Q & A with some of the delegates and guests before the convention: Jane Cormier, outgoing state rep and recent state senate candidate: What’s the most important thing you think can be accomplished today? “I would like to be able to see that we haven’t ended up with a totally different thrust to the platform. Time will tell.” State senate candidate Kathy Rago was thinking along the same lines. “I hope we can keep the platform from being watered down today.”
I had a longer chat with Skip Murphy of Granite Grok. What’s going on with the GOP in New Hampshire? “I’m not sure anymore, to be perfectly honest with you. I don’t know what it stands for. I know what the platform stands for. I know what they campaigned on. But then when you look at the talk versus the walk, some of the legislation – especially some of the votes last session [in Concord] – I don’t know what the Republican party stands for.” Any suggestions for GOP voter outreach? “They’d better be real careful, because I think when they reach over they’re going to topple over as well. I look at it this way: in 2010-2012, the Democrats demonized the Tea Party, those newly-active folks who found out that politics matters. They came out in overwhelming numbers, first-time newbies, and they were scorned for being newbies, but they had strength of character and exuberance to get involved. Democrats demonized them, seeing them as the existential terror they really were to the Democrat agenda. Unfortunately during this campaign season, we’ve seen Republicans turn on them as well, so a lot of them are going to stay home.”

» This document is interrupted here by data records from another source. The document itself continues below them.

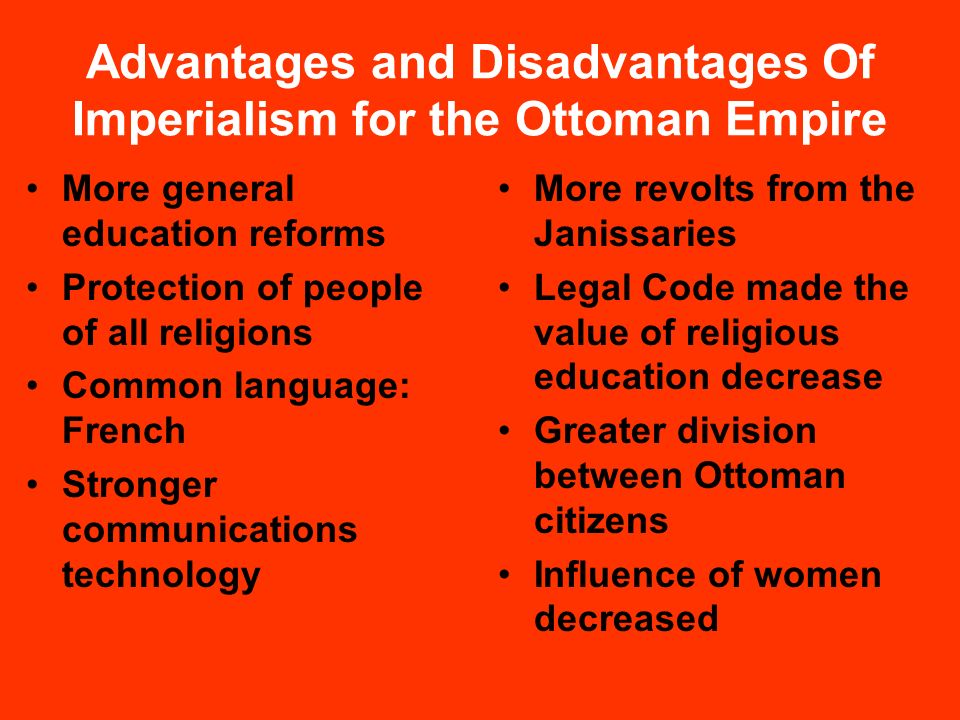 Advantages and Disadvantages Of Imperialism for the Ottoman Empire

• More general education reforms
• Protection of people of all religions
• Common language: French
• Stronger communications technology

• More revolts from the Janissaries
• Legal Code made the value of religious education decrease
• Greater division between Ottoman citizens
• Influence of women decreased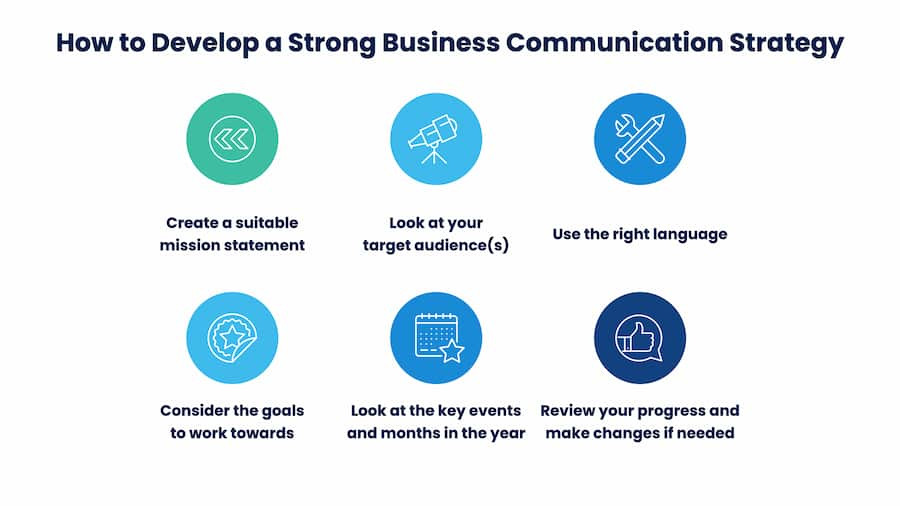 How to Develop a Strong Business Communication Strategy

Create a suitable mission statement

Look at your target audience(s)

Use the right language

Consider the goals to work towards

Look at the key events and months in the year

Review your progress and make changes if needed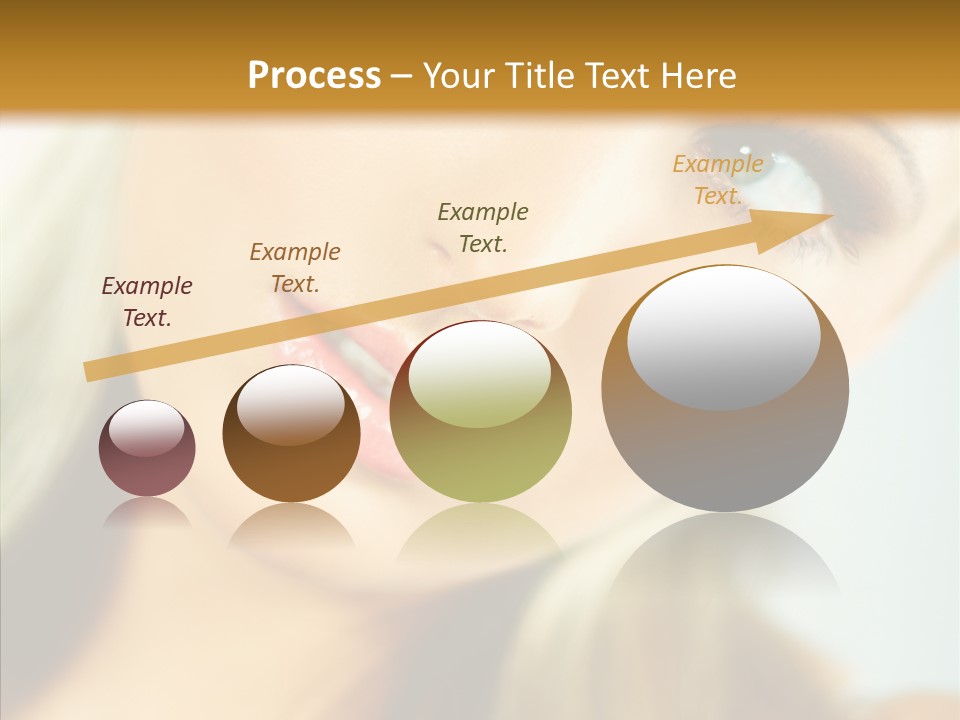 Process – Your Title Text Here

Example Text.

Example Text.

Example Text.

Example Text.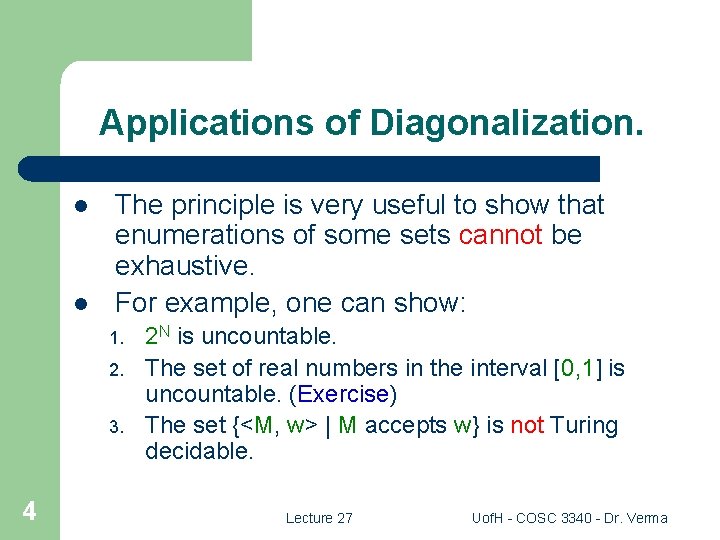 Applications of Diagonalization.

- The principle is very useful to show that enumerations of some sets cannot be exhaustive.
- For example, one can show:
  1. $2^N$ is uncountable.
  2. The set of real numbers in the interval [0,1] is uncountable. (Exercise)
  3. The set {<M, w> | M accepts w} is not Turing decidable.

4

Lecture 27

UofH - COSC 3340 - Dr. Verma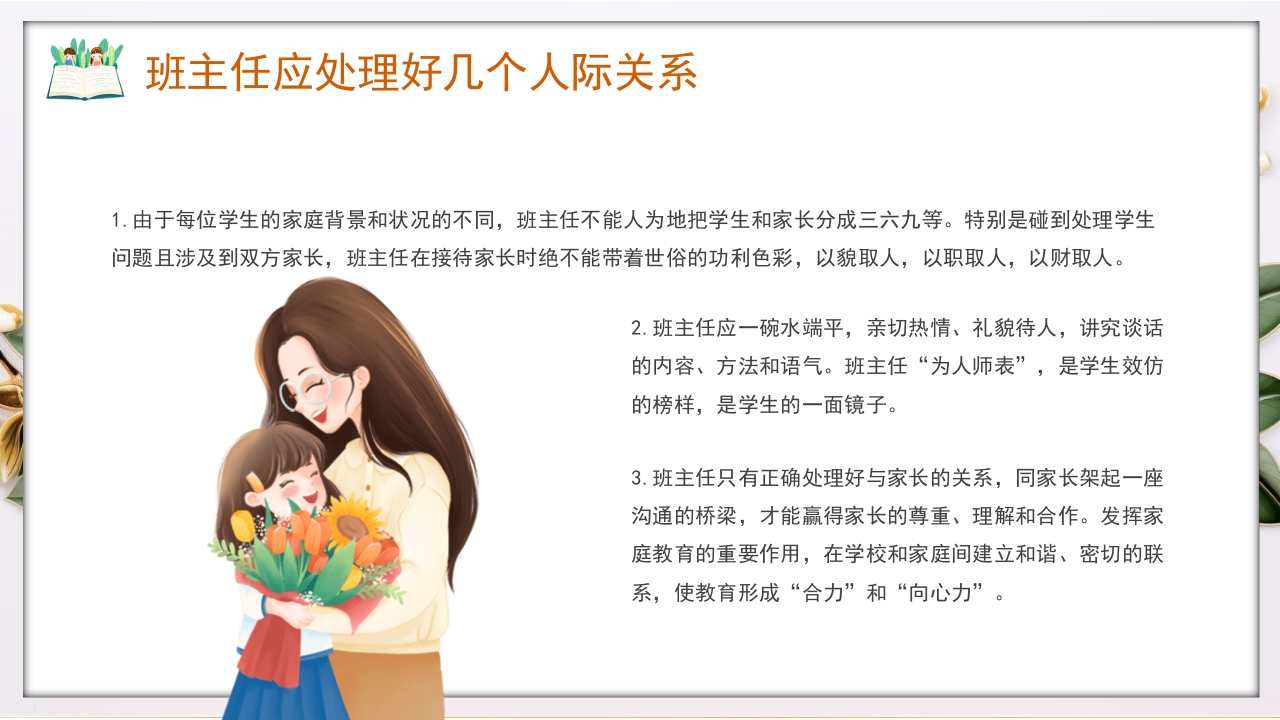 班主任应处理好几个人际关系

1.由于每位学生的家庭背景和状况的不同，班主任不能人为地把学生和家长分成三六九等。特别是碰到处理学生问题且涉及到双方家长，班主任在接待家长时绝不能带着世俗的功利色彩，以貌取人，以职取人，以财取人。

2.班主任应一碗水端平，亲切热情、礼貌待人，讲究谈话的内容、方法和语气。班主任“为人师表”，是学生效仿的榜样，是学生的一面镜子。

3.班主任只有正确处理好与家长的关系，同家长架起一座沟通的桥梁，才能赢得家长的尊重、理解和合作。发挥家庭教育的重要作用，在学校和家庭间建立和谐、密切的联系，使教育形成“合力”和“向心力”。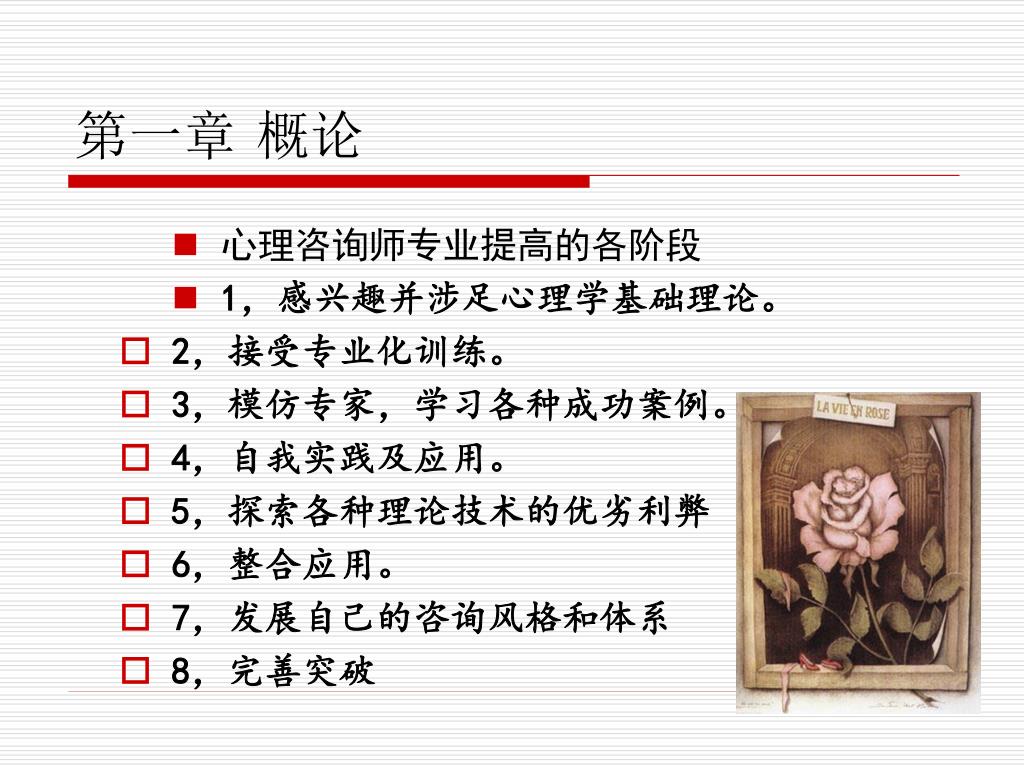 第一章 概论

心理咨询师专业提高的各阶段

1，感兴趣并涉足心理学基础理论。

2，接受专业化训练。

3，模仿专家，学习各种成功案例。

4，自我实践及应用。

5，探索各种理论技术的优劣利弊

6，整合应用。

7，发展自己的咨询风格和体系

8，完善突破

LA VIE EN ROSE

After the convention, I got a Facebook communication from a longtime pro-life education activist in Manchester who was a first-time delegate. After a morning of pep-rally speeches and an afternoon of getting down the the nitty-gritty of platform adoption, this was how one newbie reviewed the festivities.
“My first trip to the NH Republican State Convention is over. What a day! Met so many interesting people from across the state. I was amazed that folks were willing to drive over 2 hours to attend. The speeches by the candidates were uninspiring. Money, money, more about money. Republicans want it to go one place, Democrats want it to go somewhere else. But when we got down to business, I realized that Money doesn’t win elections or votes. What gets people excited and what animates them and gets them involved are the Social Issues. Wasn’t a single battle about money when it came to the Platform. We fought to defend the rights of the preborn – and won. We fought to support traditional Marriage between one Man and one Woman – and won. So Scott Brown, Walt Havenstein, and the Party Establishment should take note – NH Republicans will turn out the vote for the babies and traditional family values. Exactly why should we turn out in November for the wishy-washy prattle of Brown or Havenstein? Those boys should pledge to put aside their ‘personal beliefs’ and support the Platform and vote accordingly. Maybe then they will be worth voting for in November. If not, I see a huge loss for both. It was invigorating to be around so many like minded people. Today’s Platform win was a win for the Family, which is always a win for the Children, our Future.”